Aim: Reproduce the following lines word for word, omitting every picture.

§ §

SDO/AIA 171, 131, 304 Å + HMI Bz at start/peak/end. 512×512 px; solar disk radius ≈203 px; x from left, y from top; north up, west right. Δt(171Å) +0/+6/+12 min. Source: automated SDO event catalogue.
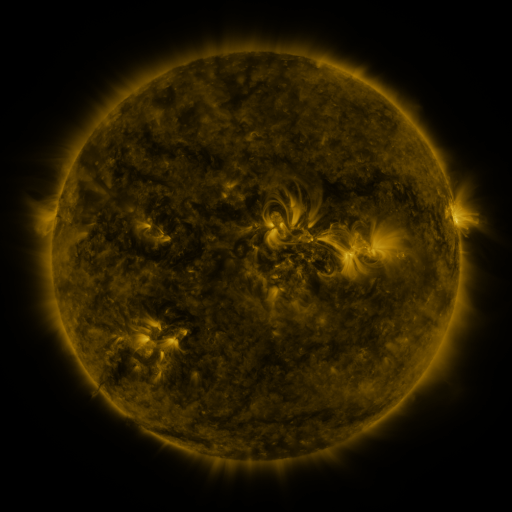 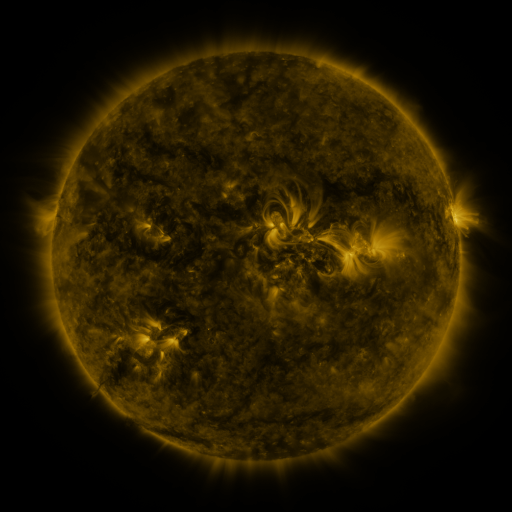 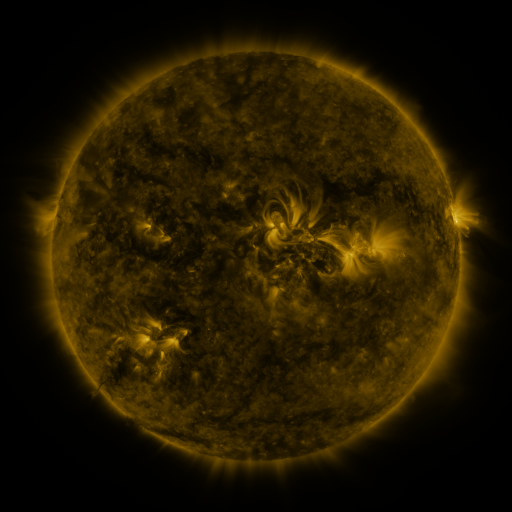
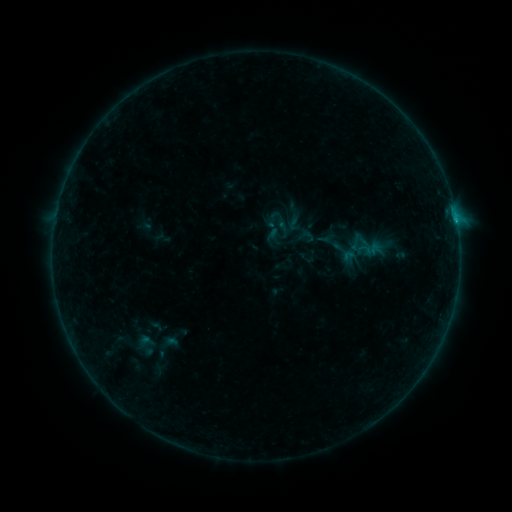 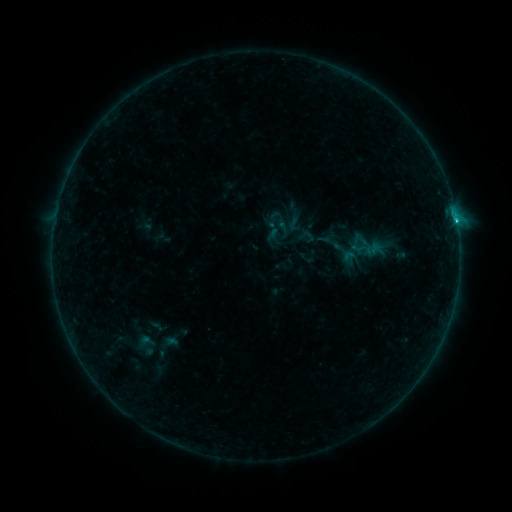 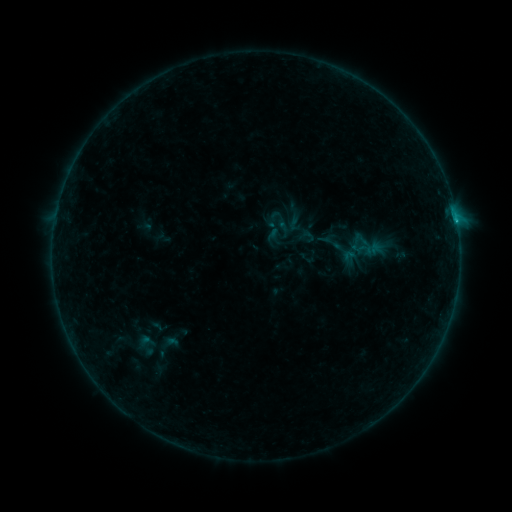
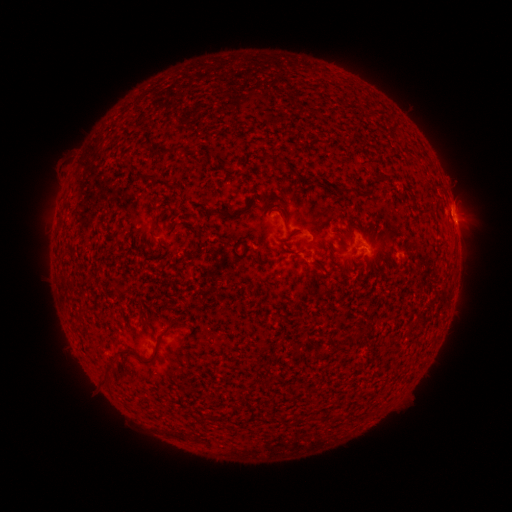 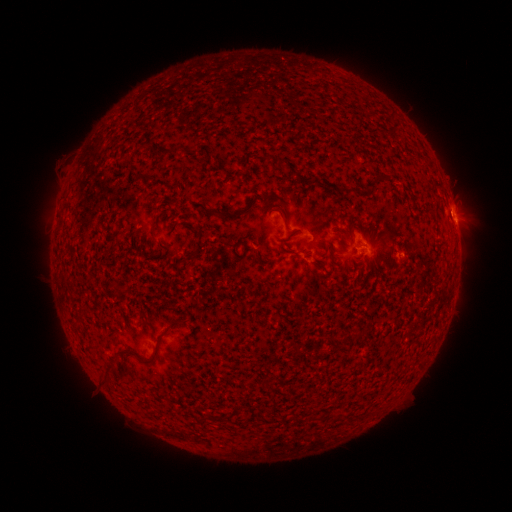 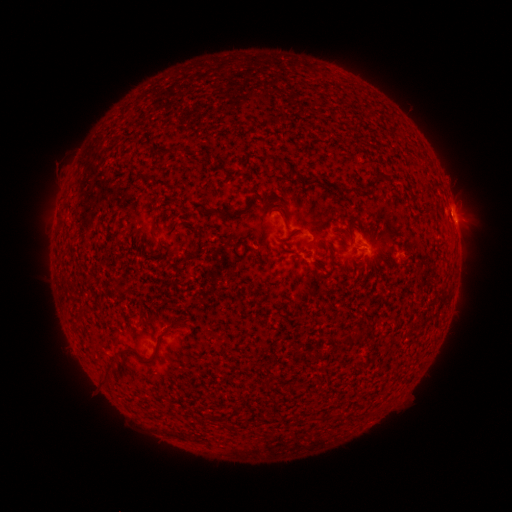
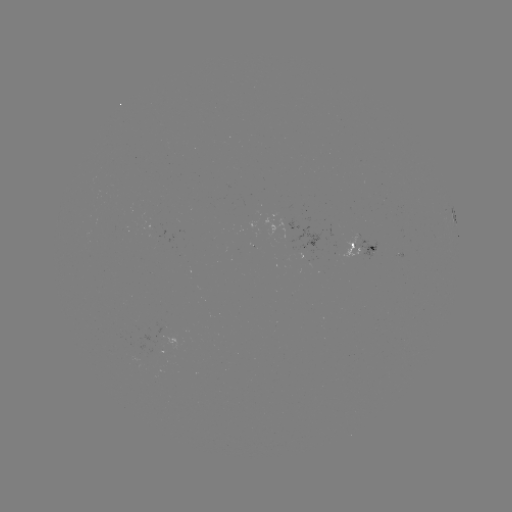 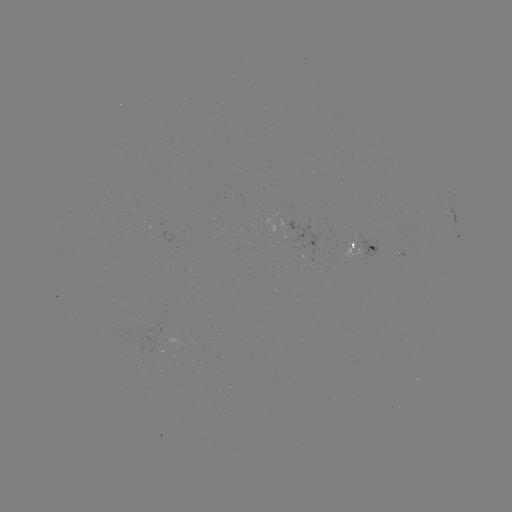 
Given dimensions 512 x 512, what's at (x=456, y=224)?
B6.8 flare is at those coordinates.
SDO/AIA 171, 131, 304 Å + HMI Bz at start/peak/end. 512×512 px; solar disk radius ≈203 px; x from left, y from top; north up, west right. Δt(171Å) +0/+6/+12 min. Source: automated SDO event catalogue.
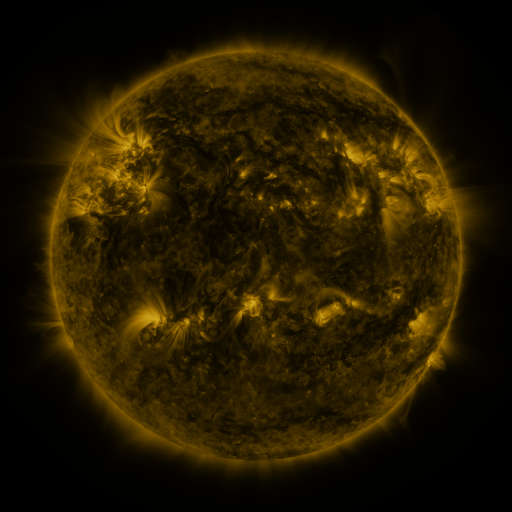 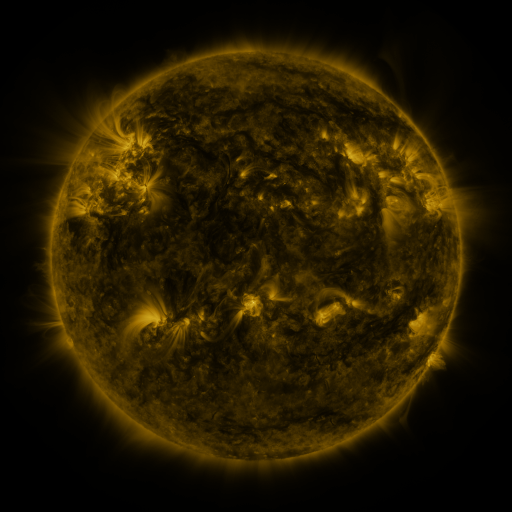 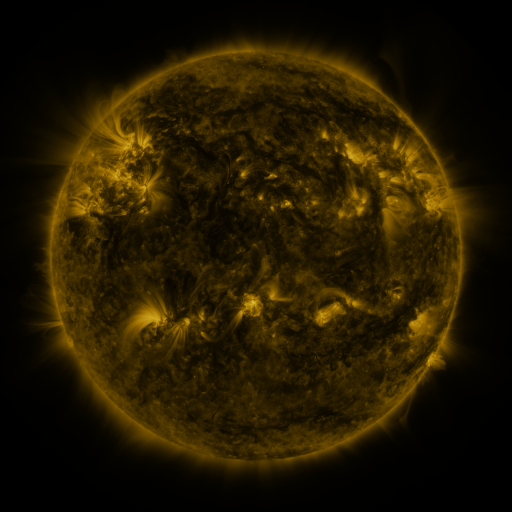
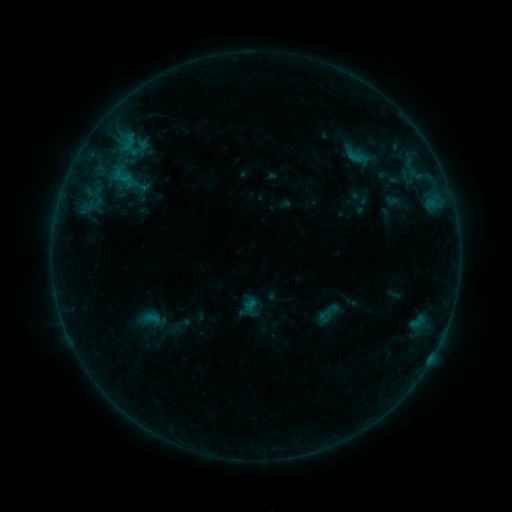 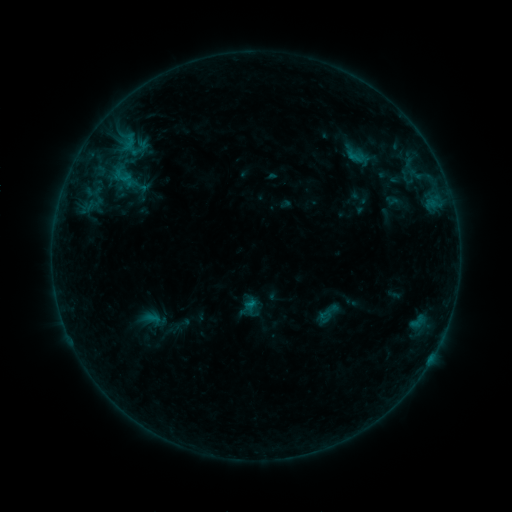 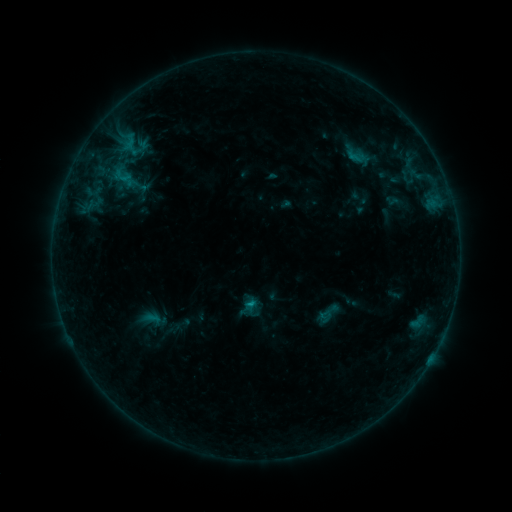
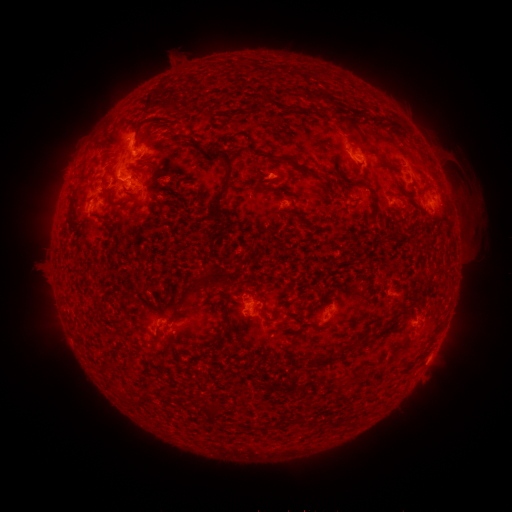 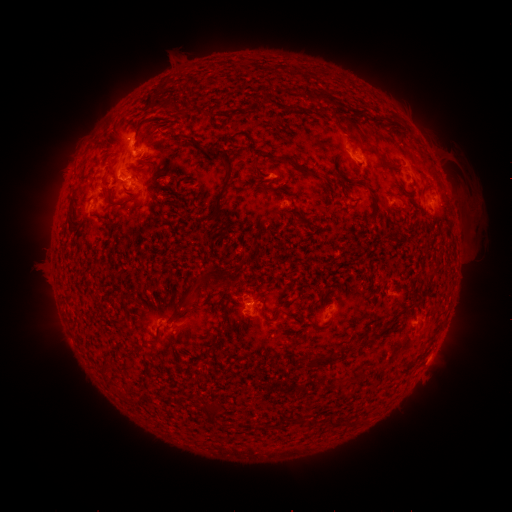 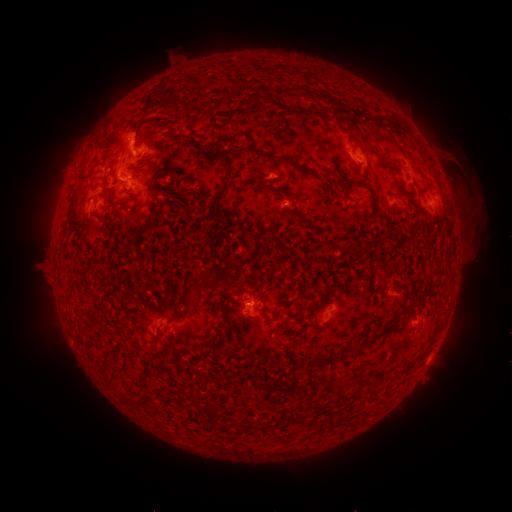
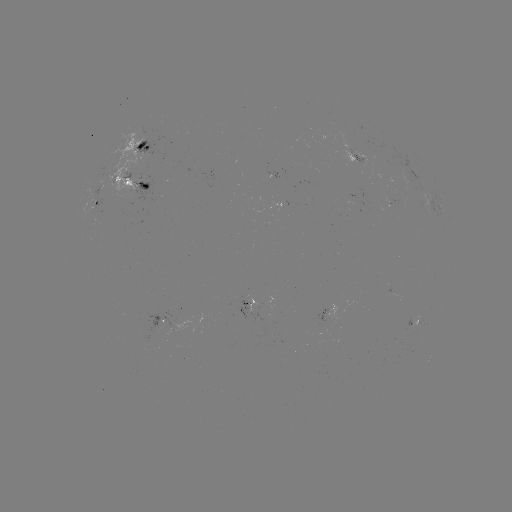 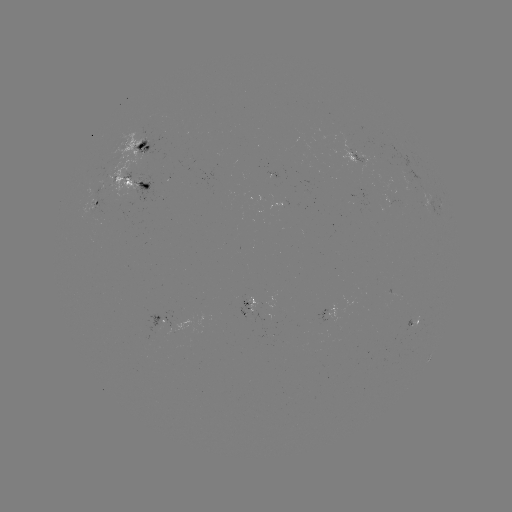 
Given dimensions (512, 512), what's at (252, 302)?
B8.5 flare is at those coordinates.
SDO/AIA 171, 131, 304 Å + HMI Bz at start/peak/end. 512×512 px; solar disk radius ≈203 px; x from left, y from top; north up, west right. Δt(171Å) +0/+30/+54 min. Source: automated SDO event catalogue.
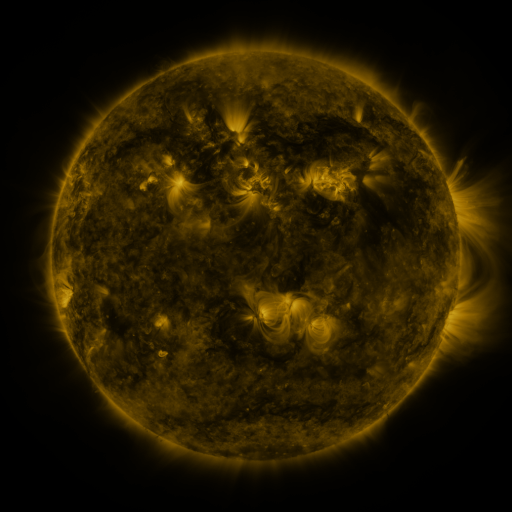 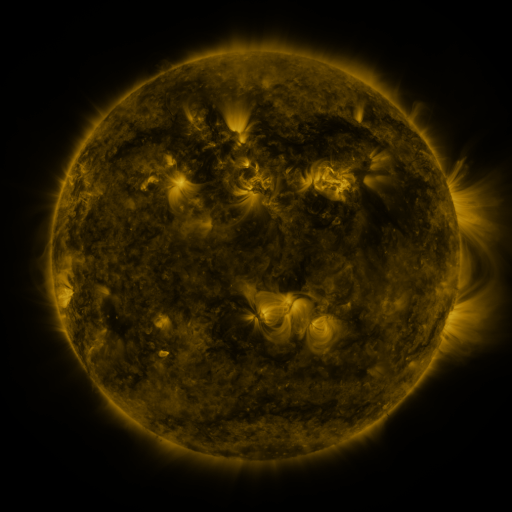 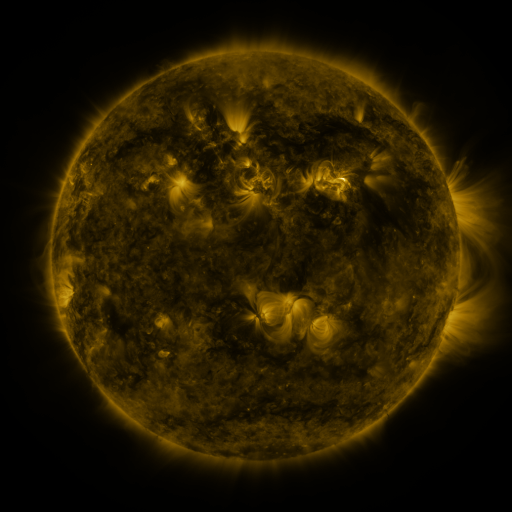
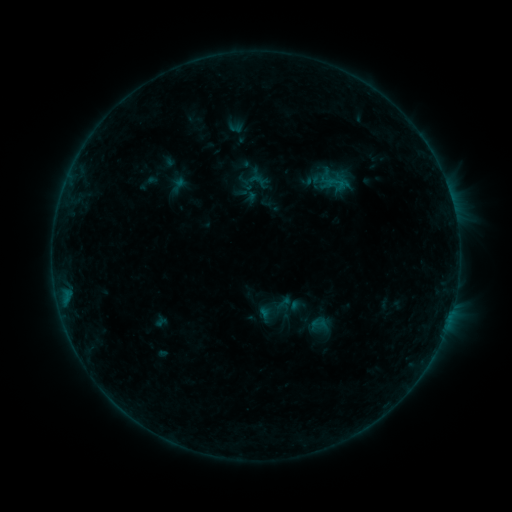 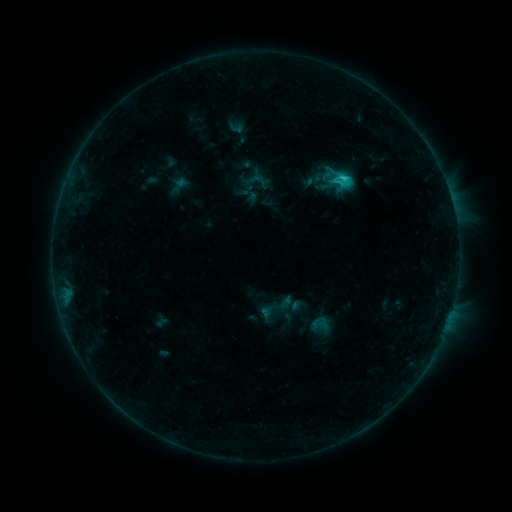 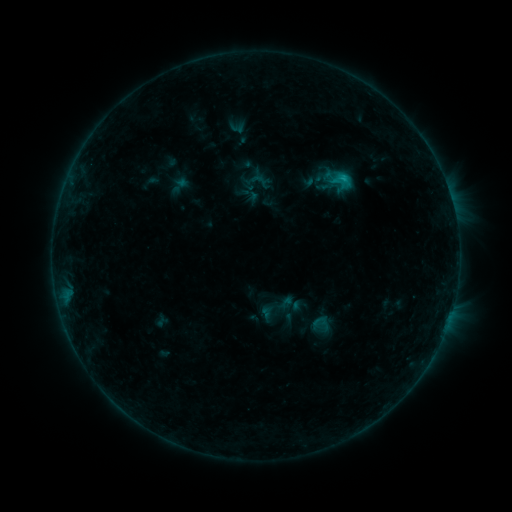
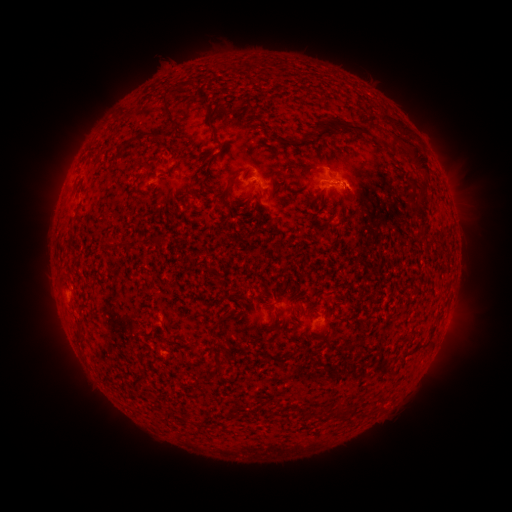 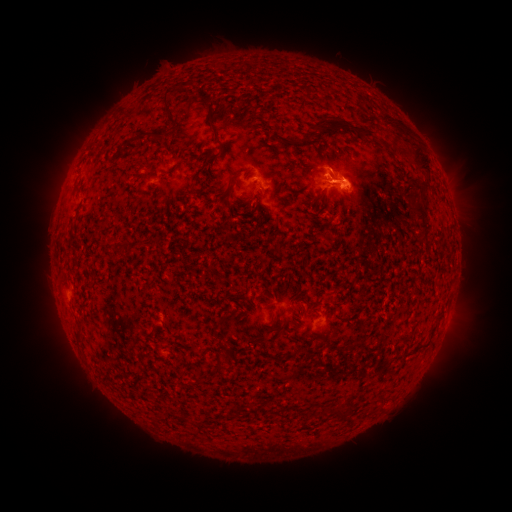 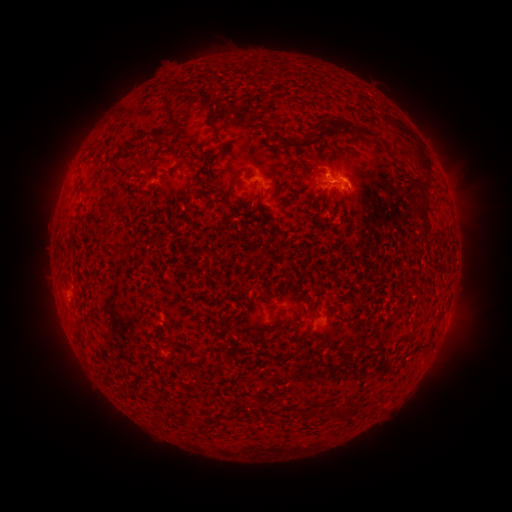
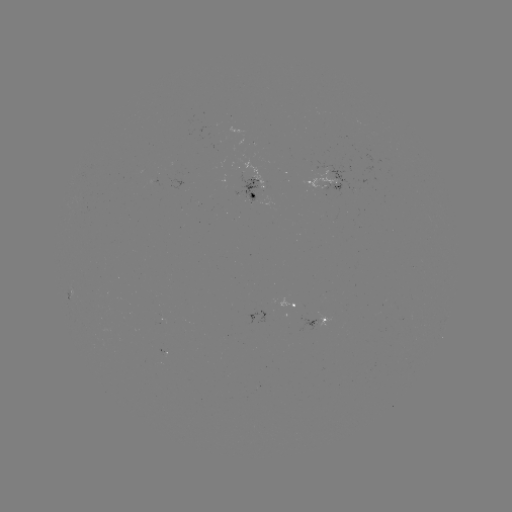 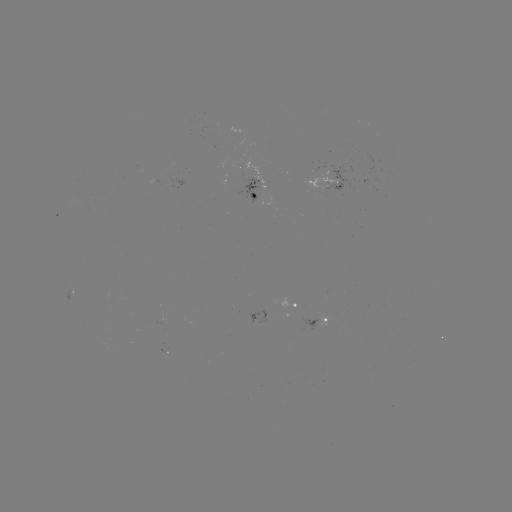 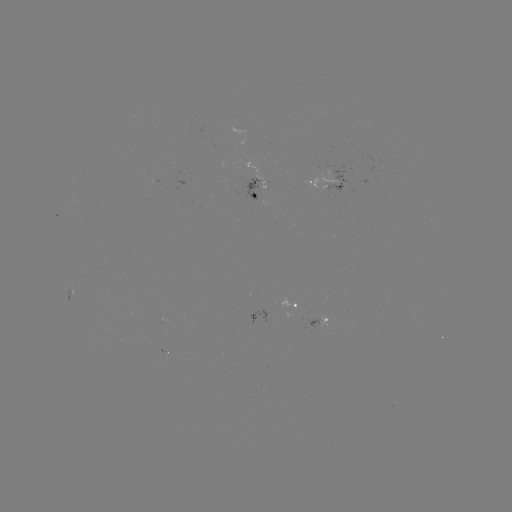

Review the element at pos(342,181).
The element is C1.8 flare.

§ §

Answer to the task:
SDO/AIA 171, 131, 304 Å + HMI Bz at start/peak/end. 512×512 px; solar disk radius ≈203 px; x from left, y from top; north up, west right. Δt(171Å) +0/+6/+12 min. Source: automated SDO event catalogue.
Given dimensions 512 x 512, what's at (x=456, y=224)?
B6.8 flare is at those coordinates.
SDO/AIA 171, 131, 304 Å + HMI Bz at start/peak/end. 512×512 px; solar disk radius ≈203 px; x from left, y from top; north up, west right. Δt(171Å) +0/+6/+12 min. Source: automated SDO event catalogue.
Given dimensions (512, 512), what's at (252, 302)?
B8.5 flare is at those coordinates.
SDO/AIA 171, 131, 304 Å + HMI Bz at start/peak/end. 512×512 px; solar disk radius ≈203 px; x from left, y from top; north up, west right. Δt(171Å) +0/+30/+54 min. Source: automated SDO event catalogue.

Review the element at pos(342,181).
The element is C1.8 flare.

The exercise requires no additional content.